Carry-forward vs net-new MRR

Each month's ending MRR stacked into surviving revenue (after churn + expansion) vs fresh bookings.

How this tool works

The forecast starts with your current MRR and applies four forces each month: existing MRR carries forward reduced by gross churn, expansion revenue adds from upsells and seat growth, net-new MRR arrives from new customers, and the result becomes the next month's starting balance. The formula per month: End MRR = Start MRR x (1 - gross churn) x (1 + expansion rate) + new MRR. Annualized NRR = (1 - gross churn + expansion rate) ^ 12. An NRR above 100% means existing customers generate more revenue each year without any new sales. The growth ceiling is the first month where churned MRR equals new MRR, at which point net growth stalls. A zero-churn overlay line shows the exact revenue you lose to compounding churn over the forecast horizon.

Worked example

Current MRR $50,000. New MRR per month $5,000. Gross churn 4%. Expansion 1%. Month 1: start $50,000, churned $2,000, after expansion $48,480, plus new MRR = $53,480. Month 12: MRR reaches approximately $94,000. Month 24: approximately $150,000. NRR = 0.97^12 = 69%, meaning the existing base shrinks 31% per year in revenue terms. Toggling the zero-churn overlay shows $170,000 by month 24. The $20,000 gap is the compounding cost of 4% monthly churn.

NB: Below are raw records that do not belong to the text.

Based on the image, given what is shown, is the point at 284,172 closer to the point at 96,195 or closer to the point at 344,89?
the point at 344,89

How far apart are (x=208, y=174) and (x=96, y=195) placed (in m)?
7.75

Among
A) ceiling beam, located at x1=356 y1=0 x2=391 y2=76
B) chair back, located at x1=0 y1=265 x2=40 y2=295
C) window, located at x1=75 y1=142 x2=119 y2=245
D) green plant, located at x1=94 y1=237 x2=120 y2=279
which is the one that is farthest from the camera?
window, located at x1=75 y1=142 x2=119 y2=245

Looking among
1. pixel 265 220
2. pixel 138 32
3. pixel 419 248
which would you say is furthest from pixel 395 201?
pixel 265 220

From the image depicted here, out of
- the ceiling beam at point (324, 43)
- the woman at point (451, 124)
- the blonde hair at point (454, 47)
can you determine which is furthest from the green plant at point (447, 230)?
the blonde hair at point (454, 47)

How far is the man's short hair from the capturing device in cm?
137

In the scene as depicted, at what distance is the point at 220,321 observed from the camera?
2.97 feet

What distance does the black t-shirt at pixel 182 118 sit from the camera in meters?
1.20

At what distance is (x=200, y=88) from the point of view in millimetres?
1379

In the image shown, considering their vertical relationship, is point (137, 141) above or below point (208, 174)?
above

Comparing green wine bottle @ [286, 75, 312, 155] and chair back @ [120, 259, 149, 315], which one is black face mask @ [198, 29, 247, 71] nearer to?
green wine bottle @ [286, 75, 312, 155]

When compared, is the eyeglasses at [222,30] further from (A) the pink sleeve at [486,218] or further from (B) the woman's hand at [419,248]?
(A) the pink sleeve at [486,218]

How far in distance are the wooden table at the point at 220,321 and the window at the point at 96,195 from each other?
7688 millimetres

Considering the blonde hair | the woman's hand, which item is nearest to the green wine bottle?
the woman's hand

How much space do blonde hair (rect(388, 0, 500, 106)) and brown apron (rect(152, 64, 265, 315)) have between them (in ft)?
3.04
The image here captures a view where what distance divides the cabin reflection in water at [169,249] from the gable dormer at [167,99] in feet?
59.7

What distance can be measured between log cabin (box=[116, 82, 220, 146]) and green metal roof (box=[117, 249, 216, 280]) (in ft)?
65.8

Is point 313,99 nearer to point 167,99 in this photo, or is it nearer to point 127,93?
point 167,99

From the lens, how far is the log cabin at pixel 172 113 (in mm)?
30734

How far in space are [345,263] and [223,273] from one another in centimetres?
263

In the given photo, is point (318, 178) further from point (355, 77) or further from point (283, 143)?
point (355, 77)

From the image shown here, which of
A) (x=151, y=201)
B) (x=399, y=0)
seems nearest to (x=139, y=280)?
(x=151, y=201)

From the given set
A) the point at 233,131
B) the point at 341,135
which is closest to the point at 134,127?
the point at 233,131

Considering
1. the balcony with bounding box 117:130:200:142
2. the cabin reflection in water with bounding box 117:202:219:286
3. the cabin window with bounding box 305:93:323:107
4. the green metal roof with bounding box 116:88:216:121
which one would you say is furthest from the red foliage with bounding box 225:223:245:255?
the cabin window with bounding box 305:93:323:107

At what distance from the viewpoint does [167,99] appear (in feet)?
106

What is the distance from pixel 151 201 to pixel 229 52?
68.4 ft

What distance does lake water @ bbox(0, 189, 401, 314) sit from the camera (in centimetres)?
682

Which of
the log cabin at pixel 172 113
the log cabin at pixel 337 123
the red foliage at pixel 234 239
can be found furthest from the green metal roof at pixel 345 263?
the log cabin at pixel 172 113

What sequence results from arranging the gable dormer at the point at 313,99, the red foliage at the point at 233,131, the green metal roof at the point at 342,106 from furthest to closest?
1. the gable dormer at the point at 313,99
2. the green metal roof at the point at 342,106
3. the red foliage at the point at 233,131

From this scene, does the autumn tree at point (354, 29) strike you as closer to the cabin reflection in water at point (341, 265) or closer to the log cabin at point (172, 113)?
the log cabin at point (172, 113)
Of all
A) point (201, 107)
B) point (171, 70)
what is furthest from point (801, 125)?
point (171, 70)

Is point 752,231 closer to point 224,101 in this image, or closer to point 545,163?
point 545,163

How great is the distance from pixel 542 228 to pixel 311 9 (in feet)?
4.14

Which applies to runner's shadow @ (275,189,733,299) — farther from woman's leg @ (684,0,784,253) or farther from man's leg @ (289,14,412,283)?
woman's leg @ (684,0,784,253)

Frequently asked questions

  • What is a healthy monthly churn rate for SaaS?

    For SMB SaaS products, 3 to 5% monthly gross churn is common. For mid-market and enterprise products with annual contracts, 0.5 to 1.5% is more typical. If your monthly churn exceeds 5%, the forecast will show a flattening curve because churn outpaces growth quickly.

  • What is the difference between gross churn and net churn?

    Gross churn counts only lost revenue from cancellations and downgrades. Net churn subtracts expansion revenue from that number. This tool uses gross churn and expansion as separate inputs so you can see each force independently. Net churn = gross churn minus expansion rate. Use this metric consistently over time to track improvement rather than optimizing for a single period's snapshot.

  • What does NRR above 100% mean?

    An NRR above 100% means your existing customers are spending more each year than they spent the year before, even without counting new customers. This happens when expansion revenue from upsells and seat growth exceeds churn losses. Top SaaS companies often target NRR of 110 to 130%.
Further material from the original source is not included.